After about 6 to 8 minutes (more or less; the process takes less time if the cream is warmer), the butter will begin to separate. You’ll see a thin, watery liquid accumulate in the bowl, and you’ll see small bits of solid butterfat. At this point, reduce the mixer speed to low and mix slowly until the solids come together into a clump.

(To make butter in a jar – which is a fun kids-in-the-kitchen activity – add up to 1 cup of heavy cream to a lidded glass pint or quart jar. Shake vigorously until the same thing happens: the butter solids separate from the buttermilk. Proceed as follows.)

Set a strainer or colander over a bowl, and transfer the butter and liquid; strain off the buttermilk. (Note that this is not the thick, cultured buttermilk you’ll find at the grocery, but more like skim milk with tiny flecks of butterfat.) Retain the butter in the strainer and save the buttermilk for another use (for drinking, for cooking pasta or potatoes, or baking).

Place the strainer under cold running water and rinse until the water runs through the strainer clear. Shake the strainer to drain off as much water as possible, then gather the butter into your hands and knead like dough to remove more of the water. To make salted butter, sprinkle salt over the butter and knead it in with your hands.

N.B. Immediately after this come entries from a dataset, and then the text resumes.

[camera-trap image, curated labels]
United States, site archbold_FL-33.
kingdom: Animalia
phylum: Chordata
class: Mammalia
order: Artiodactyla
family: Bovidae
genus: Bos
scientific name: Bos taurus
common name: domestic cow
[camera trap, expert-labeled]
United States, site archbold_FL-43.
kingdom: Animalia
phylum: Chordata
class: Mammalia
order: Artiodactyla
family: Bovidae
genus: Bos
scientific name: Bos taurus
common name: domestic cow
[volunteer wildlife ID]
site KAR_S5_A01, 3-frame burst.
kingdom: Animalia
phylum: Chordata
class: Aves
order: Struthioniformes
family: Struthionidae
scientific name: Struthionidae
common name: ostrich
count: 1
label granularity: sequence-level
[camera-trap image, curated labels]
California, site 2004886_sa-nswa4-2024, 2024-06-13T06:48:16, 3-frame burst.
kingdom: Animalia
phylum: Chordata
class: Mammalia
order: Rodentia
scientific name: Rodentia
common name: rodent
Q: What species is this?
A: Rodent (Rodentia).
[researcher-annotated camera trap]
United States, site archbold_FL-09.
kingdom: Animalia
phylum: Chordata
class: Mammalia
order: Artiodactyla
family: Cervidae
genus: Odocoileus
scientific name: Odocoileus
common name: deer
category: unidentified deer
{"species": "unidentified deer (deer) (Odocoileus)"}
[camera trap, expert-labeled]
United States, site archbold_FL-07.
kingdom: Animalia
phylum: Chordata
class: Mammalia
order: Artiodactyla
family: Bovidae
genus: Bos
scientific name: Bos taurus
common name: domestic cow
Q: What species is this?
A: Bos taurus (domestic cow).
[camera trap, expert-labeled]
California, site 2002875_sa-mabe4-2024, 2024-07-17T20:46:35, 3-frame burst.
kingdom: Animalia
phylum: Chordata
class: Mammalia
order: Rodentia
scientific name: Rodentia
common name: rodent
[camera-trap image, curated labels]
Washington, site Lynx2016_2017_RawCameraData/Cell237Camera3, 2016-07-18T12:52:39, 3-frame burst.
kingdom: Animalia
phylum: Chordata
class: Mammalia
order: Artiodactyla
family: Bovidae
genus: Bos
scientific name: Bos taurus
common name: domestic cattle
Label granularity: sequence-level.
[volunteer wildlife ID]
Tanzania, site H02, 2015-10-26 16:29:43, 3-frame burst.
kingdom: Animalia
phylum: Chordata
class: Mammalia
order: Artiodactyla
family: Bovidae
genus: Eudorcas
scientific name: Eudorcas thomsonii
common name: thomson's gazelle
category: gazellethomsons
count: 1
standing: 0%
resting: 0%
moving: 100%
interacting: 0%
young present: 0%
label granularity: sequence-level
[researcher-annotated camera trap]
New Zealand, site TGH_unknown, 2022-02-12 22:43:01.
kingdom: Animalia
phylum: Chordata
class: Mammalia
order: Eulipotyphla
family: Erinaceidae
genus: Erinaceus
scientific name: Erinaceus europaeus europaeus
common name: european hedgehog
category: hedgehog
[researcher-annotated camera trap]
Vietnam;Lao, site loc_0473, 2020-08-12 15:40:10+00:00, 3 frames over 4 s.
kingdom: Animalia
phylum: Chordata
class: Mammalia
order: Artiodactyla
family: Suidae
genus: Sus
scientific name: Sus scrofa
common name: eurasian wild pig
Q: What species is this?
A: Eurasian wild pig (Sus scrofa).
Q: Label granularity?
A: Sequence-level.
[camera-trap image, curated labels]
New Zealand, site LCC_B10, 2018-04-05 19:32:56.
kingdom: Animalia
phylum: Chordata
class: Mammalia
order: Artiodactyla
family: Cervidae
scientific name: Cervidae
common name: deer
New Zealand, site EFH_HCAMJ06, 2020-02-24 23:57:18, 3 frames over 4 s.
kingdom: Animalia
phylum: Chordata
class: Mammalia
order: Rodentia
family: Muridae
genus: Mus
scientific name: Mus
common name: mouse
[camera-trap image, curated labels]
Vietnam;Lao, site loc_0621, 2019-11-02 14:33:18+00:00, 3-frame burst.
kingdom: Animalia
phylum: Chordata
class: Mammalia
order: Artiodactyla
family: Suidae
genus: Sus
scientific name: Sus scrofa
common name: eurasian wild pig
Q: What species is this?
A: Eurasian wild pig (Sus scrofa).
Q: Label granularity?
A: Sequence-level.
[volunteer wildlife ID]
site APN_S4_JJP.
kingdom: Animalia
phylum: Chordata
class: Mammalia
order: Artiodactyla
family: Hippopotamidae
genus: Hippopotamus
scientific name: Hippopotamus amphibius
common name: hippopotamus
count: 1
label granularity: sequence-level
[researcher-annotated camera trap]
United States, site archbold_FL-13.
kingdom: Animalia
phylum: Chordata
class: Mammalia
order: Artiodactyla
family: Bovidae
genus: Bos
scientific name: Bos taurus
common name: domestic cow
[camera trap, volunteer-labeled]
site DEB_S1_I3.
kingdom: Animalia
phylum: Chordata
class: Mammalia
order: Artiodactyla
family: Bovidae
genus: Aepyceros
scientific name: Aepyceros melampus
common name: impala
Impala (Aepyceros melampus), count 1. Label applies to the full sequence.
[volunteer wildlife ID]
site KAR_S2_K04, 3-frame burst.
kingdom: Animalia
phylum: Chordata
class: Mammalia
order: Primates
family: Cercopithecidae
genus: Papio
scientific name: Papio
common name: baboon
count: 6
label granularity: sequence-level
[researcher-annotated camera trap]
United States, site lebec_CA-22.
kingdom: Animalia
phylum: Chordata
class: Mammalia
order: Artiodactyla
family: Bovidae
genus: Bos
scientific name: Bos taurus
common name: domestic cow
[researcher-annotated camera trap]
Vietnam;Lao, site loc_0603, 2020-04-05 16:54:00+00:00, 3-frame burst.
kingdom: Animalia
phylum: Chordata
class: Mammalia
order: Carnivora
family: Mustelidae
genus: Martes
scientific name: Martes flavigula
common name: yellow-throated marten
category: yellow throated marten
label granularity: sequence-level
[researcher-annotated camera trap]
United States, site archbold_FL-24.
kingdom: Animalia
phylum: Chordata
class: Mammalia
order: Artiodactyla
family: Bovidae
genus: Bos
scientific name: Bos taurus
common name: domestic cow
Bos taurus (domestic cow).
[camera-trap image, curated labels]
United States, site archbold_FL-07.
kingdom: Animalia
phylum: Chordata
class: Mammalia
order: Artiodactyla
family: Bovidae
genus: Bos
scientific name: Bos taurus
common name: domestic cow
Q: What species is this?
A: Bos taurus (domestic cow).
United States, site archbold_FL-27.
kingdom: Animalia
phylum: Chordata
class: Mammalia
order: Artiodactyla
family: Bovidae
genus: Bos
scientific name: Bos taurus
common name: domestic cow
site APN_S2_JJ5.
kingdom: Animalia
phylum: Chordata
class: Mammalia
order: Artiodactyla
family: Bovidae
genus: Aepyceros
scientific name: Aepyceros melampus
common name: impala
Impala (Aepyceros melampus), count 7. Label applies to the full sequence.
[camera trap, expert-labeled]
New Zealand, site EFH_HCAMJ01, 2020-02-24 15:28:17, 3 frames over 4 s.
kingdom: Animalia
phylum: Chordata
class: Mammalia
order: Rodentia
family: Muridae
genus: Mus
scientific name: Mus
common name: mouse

Salting the butter: For 2 cups of cream, add 1/2 teaspoon of sea salt for a fairly salty butter, or 1/4 teaspoon for lightly salted; alternately, leave unsalted. Keeps 2-3 weeks in the fridge or 6 months in the freezer.

Compound Butter

Once you’ve whipped up homemade butter, add herbs and flavorings to make compound butter. You can also do this with unsalted stick butter. To 1/2 cup of softened unsalted butter, add any of the following and stir to combine well:

Lemon-Thyme Butter: 1 tablespoon chopped fresh thyme, zest of 1/2 lemon and a pinch of salt. Great on grilled vegetables or seafood.

Parsley-Garlic Butter: 1 tablespoon chopped fresh parsley, 1 clove garlic (finely minced) and a pinch of salt. Fantastic melted over grilled rib-eye steak.

Strawberry Butter: 2 tablespoons good strawberry preserves. Dynamite on pancakes.

Cinnamon-Sugar Butter: 3-4 tablespoons brown sugar and 1/2 teaspoon ground cinnamon. Toast’s BFF.